Uganda Will Borrow Nigeria’s Model In Oil Production

The Deputy Commander Operations, Wealth Creation, Uganda, Lt. Gen. Charles Angina, in this interview with Peace Obi states that his country would find Nigeria’s experience very handy as the country joins the comity of African oil producing states. Excerpts:

Uganda in addition to the discovery of oil has also discovered commercial deposit of natural gas, what is your country’s plan towards tapping these resources?

Our government and President, Yoweri Museveni, have said that these resources would be committed towards infrastructure development in order to create conducive environment for investment and also for smooth running of businesses in the country.

Are you considering a business relationship with Nigerian government, having been in the business of oil for some years now?

Absolutely yes! Nigeria is our admired African country who have demonstrated and exhibited local content in building and running its energy sector. And they have managed to promote this particular sector to a point that Nigerians now actively involved in different segments of the nation’s oil and gas sector. We felt Nigeria is the best country to come and learn from as well as work with our brothers and sisters of Nigeria, so that we can be able to do the same in building the local content in Uganda, so that together we benefit as Africans.

 

Has the Ugandan government taken any practical steps to that effect?

Yes, we have done so through our brother, Engr. Emeka Okwuosa who has visited Uganda in a number of occasions and we are at an advanced stage in operationalising this move. 

Are there lessons your country can learn from Nigeria’s over 50 years’ experience in oil business?

Yes, we stand to learn quite a lot from the Nigerian experience. One is that Nigeria has built the capacity of running this sector of oil and gas. And they have run it for many years on their own. They have also gone through some ups and down in the process and have come out fine. As it stands today, most of what we see in the field today, in terms of operators and operations in the sector were formerly dominated and run by foreign companies like Shell, Total, ExxonMobil, but today, Nigeria has gained substantial control of this sector. And we believe that if we work with Nigeria in this journey, it will be the best way for African to go.

 

Are you considering some of the Nigeria’s policies in oil and gas sector management?

That is the bottom line. We do not want to reinvent the wheels when our brothers and sisters from Nigeria have already gone through this experience. We are learning lessons from Nigeria’s experience and we believe that together as Africans and in the spirit of PanAfricanism, we need to take lessons from the success of Nigeria in order to quickly redeem time and be able to take advantage of this discovery. 

What plans do you have in place towards developing the human and material resources needed in the sector to guard against overbearing dominance of foreigners operators as well as capital flight?

The process is on-going and we have already put up policies towards ensuring that this is checked. And we would want to quickly train and provide skills for as many Ugandans as possible so that most of the personnel involve in taking these resources out are done and utilised within the country and the region at large. We, on our own as regional countries will be able to control most of these resources when we have quality manpower in strategic areas.

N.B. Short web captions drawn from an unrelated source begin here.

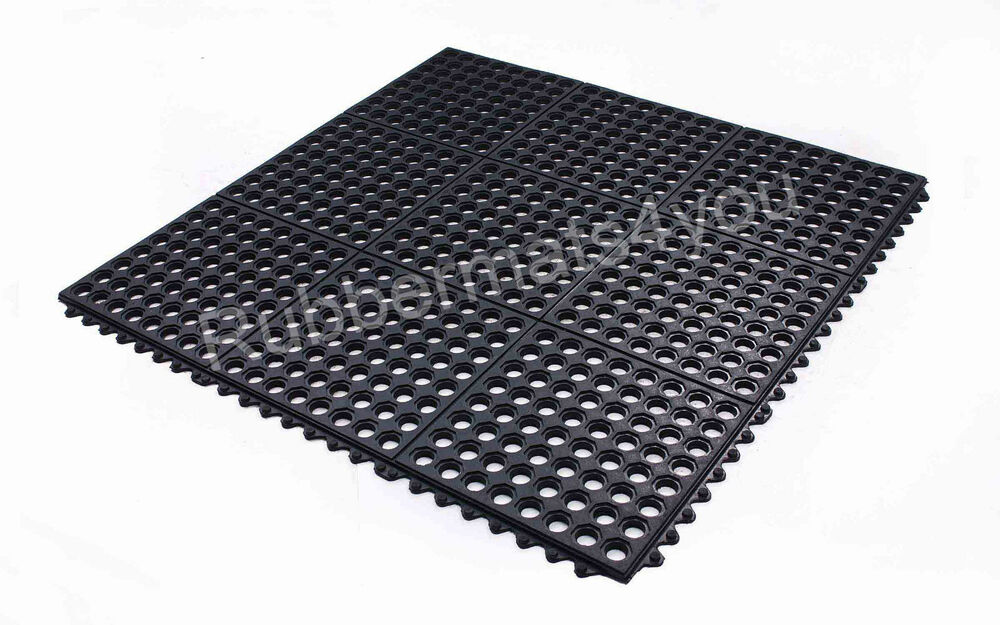Interlocking Rubber Safety Mat Wet Holes Restaurant Bar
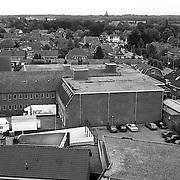 NLD/Huizen/19920622 - Huizen gezien vanaf de Oude Kerk overzicht, kaaspakhuis aan de Keucheniusstraat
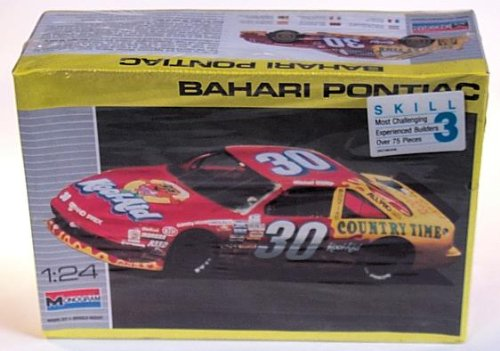 Bahari Pontiac Grand Prix #30 (1990) Model Kit - 1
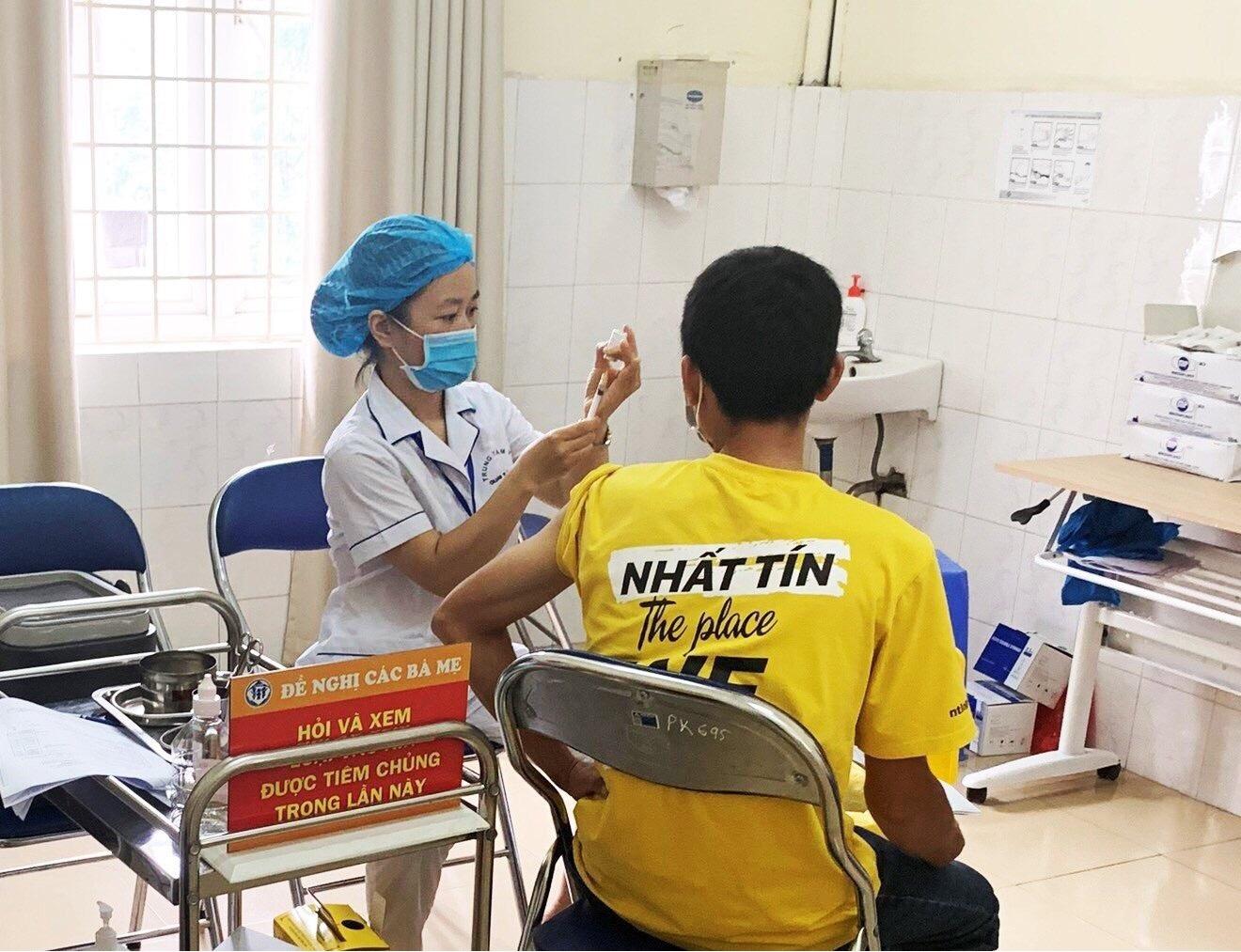 Bước đầu có hơn 500 nhân viên làm việc trong kho, giao nhận và tài xế đã được tiêm vắc-xin chống Covid-19 để đảm bảo sức khỏe tốt nhất phục vụ khách hàng.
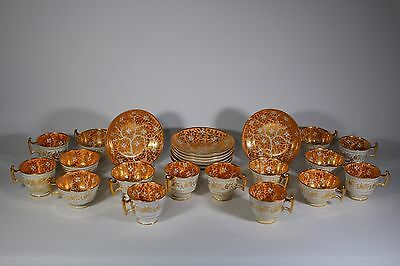 SET 8 EARLY WORCESTER OR COALPORT TRIOS c. 1820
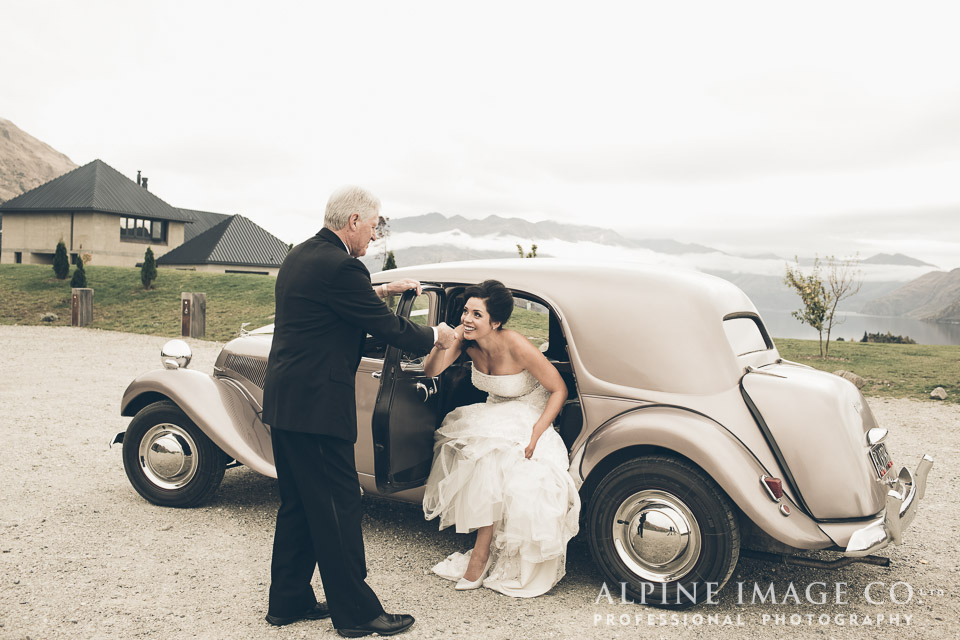Vintage wedding car | Wanaka Wedding Shoot | Photography by Alpine Image Co | www.borrowedandblue.kiwi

And if we are to develop our industries, our businesses and different sectors, certainly, we would need quality and competent manpower to effectively run the petroleum sector. So, it is one of the prioritised areas of focus of the government and the President of Uganda to rightly equip her citizenry with the needed skills to harness its resources to the benefit of every Ugandan citizen.

 

Education is said to be the basic tool for both individual and national development; is your country considering adjusting its educational policies to accommodate the emerging demand?

Yes, in our educational curriculum, we have put all of this in place, only that it is still at its infancy stage. And we believe learning lessons from Nigeria we will be able to catch up and implement some educational policies that would aid proper development of this important sector. We appreciate the strategic role education plays in the developmental process of any people. This is because when people get educated, they have their capacity developed and improved upon. You would also realise that it makes the attainment of the developmental goals easier and achievable within a reasonable time frame.